**AIM A:** In the passage on Python indexing, what does an element's index represent?
**AIM B:** From the passage on Python indexing, quote the stretch from "Cell In[45], line" through "before index stop.".

**PASSAGE SHOWN:**
"""

Python, like most programming languages, is 0-indexed. This means that the index, or position, of the first element in a list is 0, not 1.
One reason: an element's index represents how far it is from the start of the list.

In [41]:
nums = [3, 1, 'dog', -9.5, 'ucsd']
In [42]:
nums[0]
Out[42]:
3
In [43]:
nums[3]
Out[43]:
-9.5
In [44]:
nums[-1] # Counts from the end.
Out[44]:
'ucsd'
In [45]:
nums[5]
---------------------------------------------------------------------------
IndexError                                Traceback (most recent call last)
Cell In[45], line 1
----> 1 nums[5]

IndexError: list index out of range

Slicing¶

We can use indexes to create a "slice of a list. A slice is a new list containing elements from another list.

list_name[start : stop]

The above slice consists of all elements in list_name starting with index start and ending right before index stop.

In [46]:
nums
Out[46]:
[3, 1, 'dog', -9.5, 'ucsd']
In [47]:
nums[1:3]
Out[47]:
[1, 'dog']
In [48]:
nums[0:4]
Out[48]:
[3, 1, 'dog', -9.5]
In [49]:
# If you don't include 'start', the slice starts at the beginning of the list.
nums[:4]
Out[49]:
[3, 1, 'dog', -9.5]
In [50]:
# If you don't include 'stop', the slice starts at the end of the list.
nums[-2:]
Out[50]:
[-9.5, 'ucsd']
In [51]:
# Interesting...
nums[::-1]
Out[51]:
['ucsd', -9.5, 'dog', 1, 3]

Strings¶

Strings are similar to lists: they have indexes as well. Each element of a string can be thought of as a "character", which is a string of length 1.

In [52]:
university = 'university of michigan'
In [53]:
university[1]
Out[53]:
'n'
In [54]:
university[11:13]
Out[54]:
'of'
In [55]:
university[-8:]
Out[55]:
'michigan'

String methods¶

Strings also come equipped with several methods.

In [56]:
school = 'university of michigan'
In [57]:
school.upper()
Out[57]:
'UNIVERSITY OF MICHIGAN'
In [58]:
school.title()

"""

**STORED RECORDS:**
"""

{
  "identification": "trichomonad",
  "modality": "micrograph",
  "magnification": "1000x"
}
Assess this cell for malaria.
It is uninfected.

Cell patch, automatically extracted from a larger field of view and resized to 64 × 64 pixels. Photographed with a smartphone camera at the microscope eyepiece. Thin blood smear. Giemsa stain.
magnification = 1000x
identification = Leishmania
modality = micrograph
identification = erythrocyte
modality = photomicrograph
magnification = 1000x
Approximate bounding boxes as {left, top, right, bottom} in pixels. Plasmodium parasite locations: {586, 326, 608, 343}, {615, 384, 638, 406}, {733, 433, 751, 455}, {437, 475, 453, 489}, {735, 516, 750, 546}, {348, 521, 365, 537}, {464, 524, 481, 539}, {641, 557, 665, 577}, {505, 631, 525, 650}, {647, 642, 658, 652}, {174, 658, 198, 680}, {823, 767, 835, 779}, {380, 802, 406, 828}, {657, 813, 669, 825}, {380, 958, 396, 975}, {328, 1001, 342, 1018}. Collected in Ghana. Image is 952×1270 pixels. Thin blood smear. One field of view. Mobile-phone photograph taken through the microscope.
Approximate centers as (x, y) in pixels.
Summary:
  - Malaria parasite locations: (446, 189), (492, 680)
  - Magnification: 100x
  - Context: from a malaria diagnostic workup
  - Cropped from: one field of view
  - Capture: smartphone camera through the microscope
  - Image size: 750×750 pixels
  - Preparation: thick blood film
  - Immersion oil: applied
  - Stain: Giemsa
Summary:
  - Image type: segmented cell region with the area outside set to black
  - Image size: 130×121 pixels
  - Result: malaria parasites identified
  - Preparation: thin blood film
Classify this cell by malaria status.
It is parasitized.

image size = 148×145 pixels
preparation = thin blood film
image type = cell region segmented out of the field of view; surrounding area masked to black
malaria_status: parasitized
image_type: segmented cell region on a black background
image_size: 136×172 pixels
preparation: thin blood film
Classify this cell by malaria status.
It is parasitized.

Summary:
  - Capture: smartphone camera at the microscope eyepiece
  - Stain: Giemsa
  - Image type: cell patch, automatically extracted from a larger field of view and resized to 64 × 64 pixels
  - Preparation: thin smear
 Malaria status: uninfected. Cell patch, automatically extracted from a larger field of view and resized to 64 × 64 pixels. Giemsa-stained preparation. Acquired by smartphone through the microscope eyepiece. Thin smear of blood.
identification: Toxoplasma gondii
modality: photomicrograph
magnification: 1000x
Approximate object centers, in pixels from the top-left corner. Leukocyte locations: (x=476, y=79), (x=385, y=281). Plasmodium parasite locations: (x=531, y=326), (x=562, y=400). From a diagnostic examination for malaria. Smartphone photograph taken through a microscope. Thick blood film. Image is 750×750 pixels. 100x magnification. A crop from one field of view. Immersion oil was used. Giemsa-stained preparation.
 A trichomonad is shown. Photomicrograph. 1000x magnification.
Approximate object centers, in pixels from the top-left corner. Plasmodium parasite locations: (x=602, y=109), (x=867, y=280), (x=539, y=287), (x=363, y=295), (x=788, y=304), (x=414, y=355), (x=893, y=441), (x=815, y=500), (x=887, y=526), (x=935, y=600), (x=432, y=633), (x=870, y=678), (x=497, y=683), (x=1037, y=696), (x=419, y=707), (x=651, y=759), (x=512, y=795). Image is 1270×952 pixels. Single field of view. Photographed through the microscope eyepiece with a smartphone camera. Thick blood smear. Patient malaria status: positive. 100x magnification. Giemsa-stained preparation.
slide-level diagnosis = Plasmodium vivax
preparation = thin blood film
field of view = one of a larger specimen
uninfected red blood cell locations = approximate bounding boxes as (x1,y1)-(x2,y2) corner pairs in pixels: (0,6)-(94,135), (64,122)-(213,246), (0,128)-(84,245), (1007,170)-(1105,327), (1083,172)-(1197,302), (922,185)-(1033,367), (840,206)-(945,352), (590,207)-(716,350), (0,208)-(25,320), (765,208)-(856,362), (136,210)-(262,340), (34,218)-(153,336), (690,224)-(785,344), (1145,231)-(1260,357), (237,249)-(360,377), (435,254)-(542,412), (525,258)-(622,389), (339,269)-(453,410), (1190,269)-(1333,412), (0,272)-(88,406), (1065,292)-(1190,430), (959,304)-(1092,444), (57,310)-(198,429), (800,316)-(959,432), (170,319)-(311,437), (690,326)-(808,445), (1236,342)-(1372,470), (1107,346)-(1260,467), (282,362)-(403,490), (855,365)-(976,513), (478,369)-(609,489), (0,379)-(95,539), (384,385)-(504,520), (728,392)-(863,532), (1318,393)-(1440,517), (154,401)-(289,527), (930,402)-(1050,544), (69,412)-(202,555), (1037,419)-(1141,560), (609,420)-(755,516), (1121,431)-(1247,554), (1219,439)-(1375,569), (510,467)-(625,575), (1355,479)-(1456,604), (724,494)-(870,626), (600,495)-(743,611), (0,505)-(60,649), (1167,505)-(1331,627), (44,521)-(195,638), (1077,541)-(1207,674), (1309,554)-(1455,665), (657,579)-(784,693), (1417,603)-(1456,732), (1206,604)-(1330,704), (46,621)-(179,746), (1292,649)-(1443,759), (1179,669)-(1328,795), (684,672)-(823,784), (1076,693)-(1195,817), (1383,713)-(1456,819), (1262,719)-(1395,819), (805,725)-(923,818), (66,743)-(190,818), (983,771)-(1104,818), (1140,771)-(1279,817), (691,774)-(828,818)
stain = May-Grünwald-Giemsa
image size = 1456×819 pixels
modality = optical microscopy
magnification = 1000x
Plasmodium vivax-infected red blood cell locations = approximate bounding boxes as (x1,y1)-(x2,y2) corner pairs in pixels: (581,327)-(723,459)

"""

**CORRECT RESULT A:** How far the element is from the start of the list.

**CORRECT RESULT B:**
Cell In[45], line 1
----> 1 nums[5]

IndexError: list index out of range

Slicing¶

We can use indexes to create a "slice of a list. A slice is a new list containing elements from another list.

list_name[start : stop]

The above slice consists of all elements in list_name starting with index start and ending right before index stop.